• _INFORMATION SHOWN_:
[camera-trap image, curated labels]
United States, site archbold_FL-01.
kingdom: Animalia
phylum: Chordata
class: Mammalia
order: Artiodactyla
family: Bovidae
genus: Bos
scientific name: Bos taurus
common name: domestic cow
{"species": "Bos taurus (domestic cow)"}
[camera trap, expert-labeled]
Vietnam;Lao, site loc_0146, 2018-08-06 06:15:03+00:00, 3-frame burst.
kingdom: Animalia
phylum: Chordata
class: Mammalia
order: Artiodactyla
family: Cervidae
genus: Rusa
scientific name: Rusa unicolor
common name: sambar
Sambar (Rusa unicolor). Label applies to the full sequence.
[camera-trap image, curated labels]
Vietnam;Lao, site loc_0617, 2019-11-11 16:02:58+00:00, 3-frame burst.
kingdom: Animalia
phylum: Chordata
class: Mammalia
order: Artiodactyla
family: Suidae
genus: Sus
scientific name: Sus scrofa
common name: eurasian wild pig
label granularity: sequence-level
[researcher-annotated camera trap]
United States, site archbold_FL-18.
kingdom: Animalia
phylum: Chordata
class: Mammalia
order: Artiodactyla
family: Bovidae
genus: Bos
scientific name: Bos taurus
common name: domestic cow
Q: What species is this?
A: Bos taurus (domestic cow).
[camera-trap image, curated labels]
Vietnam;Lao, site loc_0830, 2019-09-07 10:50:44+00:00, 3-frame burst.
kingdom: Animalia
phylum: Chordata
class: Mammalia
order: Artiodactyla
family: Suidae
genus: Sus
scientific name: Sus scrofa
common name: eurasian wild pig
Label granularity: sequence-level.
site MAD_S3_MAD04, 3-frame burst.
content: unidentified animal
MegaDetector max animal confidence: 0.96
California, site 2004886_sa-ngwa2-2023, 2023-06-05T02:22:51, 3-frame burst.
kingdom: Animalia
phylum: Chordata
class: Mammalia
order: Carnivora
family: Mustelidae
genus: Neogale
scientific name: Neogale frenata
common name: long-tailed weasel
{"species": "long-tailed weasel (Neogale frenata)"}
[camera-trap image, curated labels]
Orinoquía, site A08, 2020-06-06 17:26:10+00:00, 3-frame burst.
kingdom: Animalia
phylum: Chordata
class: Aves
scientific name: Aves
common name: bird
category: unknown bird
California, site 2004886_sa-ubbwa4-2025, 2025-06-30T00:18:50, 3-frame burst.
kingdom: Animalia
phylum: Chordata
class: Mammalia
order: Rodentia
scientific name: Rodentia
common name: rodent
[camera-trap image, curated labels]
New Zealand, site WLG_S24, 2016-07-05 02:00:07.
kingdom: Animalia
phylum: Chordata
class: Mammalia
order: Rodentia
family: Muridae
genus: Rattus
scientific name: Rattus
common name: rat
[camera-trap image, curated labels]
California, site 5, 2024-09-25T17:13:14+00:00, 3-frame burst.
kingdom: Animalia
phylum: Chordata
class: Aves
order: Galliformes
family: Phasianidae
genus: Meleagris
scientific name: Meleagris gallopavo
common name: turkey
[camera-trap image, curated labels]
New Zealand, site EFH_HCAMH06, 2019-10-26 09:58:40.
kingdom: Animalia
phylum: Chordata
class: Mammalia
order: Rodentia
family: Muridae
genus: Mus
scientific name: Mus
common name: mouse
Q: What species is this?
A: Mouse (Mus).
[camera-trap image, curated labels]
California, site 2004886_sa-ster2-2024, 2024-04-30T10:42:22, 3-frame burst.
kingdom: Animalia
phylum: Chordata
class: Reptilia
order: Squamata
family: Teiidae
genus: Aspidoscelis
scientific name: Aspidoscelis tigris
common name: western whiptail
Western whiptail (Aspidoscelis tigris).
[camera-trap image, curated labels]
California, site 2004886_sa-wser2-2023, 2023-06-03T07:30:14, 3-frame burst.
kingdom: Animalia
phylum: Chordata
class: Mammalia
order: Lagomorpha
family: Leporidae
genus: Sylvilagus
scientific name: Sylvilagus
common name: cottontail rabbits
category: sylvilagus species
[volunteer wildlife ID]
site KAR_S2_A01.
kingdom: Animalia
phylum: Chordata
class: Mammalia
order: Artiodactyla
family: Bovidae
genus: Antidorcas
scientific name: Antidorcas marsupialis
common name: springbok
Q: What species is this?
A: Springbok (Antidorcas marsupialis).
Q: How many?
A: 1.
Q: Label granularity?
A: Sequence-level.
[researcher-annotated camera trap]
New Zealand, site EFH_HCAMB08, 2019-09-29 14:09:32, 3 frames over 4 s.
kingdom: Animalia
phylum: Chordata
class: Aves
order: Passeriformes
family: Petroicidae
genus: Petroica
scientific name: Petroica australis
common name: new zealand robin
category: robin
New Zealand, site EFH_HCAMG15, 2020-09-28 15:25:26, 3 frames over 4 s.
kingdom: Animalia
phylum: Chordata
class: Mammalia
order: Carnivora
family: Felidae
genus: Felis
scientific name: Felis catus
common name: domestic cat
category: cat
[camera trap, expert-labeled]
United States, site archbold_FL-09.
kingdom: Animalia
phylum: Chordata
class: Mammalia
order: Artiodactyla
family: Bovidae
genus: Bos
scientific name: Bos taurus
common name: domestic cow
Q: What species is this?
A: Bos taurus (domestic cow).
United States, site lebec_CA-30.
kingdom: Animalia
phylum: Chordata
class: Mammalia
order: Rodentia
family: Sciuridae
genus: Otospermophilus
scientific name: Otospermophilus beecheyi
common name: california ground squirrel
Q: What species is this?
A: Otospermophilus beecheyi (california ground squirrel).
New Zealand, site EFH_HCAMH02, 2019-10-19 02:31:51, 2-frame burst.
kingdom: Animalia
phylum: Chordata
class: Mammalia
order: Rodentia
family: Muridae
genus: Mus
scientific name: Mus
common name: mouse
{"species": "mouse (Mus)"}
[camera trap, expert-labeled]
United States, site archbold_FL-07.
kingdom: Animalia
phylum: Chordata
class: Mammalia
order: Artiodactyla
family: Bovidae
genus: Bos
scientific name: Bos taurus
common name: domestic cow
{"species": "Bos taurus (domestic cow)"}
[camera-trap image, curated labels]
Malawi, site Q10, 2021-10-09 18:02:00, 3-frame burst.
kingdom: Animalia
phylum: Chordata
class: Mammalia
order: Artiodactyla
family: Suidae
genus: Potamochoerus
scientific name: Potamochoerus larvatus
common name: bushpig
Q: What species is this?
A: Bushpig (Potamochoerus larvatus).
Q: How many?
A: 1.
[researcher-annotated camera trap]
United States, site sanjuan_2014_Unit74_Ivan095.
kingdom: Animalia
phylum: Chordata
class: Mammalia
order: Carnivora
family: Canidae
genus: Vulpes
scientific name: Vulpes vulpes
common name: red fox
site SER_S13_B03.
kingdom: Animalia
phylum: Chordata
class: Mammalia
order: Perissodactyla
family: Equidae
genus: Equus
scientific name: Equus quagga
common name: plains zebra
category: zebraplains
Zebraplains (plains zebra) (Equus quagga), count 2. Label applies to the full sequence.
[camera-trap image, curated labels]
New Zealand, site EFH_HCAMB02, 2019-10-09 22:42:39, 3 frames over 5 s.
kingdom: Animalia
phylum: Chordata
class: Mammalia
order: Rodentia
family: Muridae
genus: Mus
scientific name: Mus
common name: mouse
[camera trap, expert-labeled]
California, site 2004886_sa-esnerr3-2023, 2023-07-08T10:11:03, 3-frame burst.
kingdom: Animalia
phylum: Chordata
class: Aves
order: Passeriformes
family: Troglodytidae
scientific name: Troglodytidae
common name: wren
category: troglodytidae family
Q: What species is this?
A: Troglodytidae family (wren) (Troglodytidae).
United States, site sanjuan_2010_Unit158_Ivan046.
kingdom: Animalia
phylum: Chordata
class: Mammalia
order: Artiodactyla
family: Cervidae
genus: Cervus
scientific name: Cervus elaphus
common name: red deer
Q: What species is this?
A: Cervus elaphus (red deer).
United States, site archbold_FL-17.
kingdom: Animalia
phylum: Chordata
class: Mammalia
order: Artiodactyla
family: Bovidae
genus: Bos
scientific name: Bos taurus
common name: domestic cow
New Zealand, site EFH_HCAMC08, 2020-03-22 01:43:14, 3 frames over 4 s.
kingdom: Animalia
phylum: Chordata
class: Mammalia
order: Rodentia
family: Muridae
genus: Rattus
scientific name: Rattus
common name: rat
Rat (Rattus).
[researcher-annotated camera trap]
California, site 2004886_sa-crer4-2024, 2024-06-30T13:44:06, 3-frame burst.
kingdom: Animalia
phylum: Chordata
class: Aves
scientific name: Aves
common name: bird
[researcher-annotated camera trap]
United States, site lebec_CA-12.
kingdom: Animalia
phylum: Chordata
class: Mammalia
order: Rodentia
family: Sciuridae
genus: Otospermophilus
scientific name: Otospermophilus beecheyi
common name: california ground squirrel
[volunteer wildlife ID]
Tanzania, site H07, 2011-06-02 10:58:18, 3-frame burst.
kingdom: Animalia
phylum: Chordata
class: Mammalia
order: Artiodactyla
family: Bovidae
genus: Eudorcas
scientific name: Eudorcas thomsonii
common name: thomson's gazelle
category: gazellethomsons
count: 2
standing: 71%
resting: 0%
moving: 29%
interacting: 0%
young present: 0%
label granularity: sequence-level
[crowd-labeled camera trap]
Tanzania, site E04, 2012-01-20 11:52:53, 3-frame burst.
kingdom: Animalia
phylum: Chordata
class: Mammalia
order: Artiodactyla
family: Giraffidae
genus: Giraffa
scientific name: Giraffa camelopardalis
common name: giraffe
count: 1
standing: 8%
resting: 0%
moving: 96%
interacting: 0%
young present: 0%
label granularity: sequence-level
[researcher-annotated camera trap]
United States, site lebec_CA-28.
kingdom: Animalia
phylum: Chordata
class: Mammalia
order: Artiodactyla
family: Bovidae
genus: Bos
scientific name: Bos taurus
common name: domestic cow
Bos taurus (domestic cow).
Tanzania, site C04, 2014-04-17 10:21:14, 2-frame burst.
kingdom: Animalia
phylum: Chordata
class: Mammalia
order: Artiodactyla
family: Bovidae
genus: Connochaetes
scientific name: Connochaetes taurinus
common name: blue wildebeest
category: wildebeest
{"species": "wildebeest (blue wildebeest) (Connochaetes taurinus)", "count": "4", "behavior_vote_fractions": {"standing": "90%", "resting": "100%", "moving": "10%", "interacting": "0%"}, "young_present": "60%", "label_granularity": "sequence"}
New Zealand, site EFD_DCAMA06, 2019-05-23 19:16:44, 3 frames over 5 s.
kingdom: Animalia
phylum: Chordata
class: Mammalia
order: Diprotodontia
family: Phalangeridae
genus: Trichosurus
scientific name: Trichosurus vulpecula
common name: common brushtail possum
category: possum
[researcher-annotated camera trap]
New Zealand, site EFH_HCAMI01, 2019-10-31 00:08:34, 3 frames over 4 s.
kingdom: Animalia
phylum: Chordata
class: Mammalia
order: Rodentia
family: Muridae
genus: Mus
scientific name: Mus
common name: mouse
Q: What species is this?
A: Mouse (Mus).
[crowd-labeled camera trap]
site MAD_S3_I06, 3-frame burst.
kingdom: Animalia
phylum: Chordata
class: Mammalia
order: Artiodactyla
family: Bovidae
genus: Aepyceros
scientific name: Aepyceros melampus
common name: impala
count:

• _PROBLEM DETAILS_: I need every line of the data that has the word "over"; please list them.

• _RESPONSE BOX_:
New Zealand, site EFH_HCAMB08, 2019-09-29 14:09:32, 3 frames over 4 s.
New Zealand, site EFH_HCAMG15, 2020-09-28 15:25:26, 3 frames over 4 s.
New Zealand, site EFH_HCAMB02, 2019-10-09 22:42:39, 3 frames over 5 s.
New Zealand, site EFH_HCAMC08, 2020-03-22 01:43:14, 3 frames over 4 s.
New Zealand, site EFD_DCAMA06, 2019-05-23 19:16:44, 3 frames over 5 s.
New Zealand, site EFH_HCAMI01, 2019-10-31 00:08:34, 3 frames over 4 s.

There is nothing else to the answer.